── SUPPLIED RECORDS ──

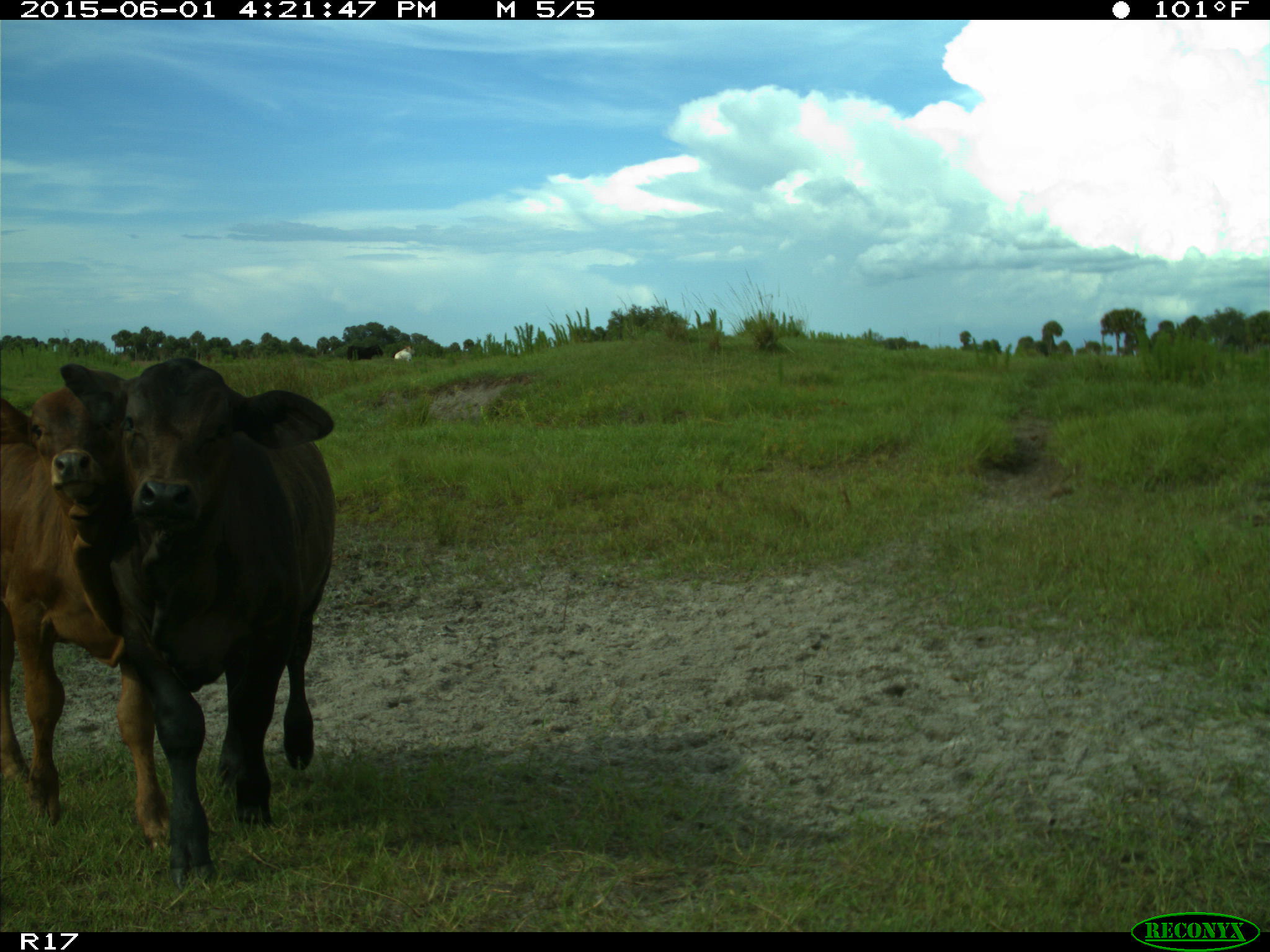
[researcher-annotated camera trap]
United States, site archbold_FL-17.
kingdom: Animalia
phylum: Chordata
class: Mammalia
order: Artiodactyla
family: Bovidae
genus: Bos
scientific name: Bos taurus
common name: domestic cow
Bos taurus (domestic cow).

───

WORK TO BE COMPLETED: Transcribe exactly the line containing "class: Mammalia" and all remaining lines of the material, ending with the last one.

SOLUTION FOR THIS EXERCISE:
class: Mammalia
order: Artiodactyla
family: Bovidae
genus: Bos
scientific name: Bos taurus
common name: domestic cow
Bos taurus (domestic cow).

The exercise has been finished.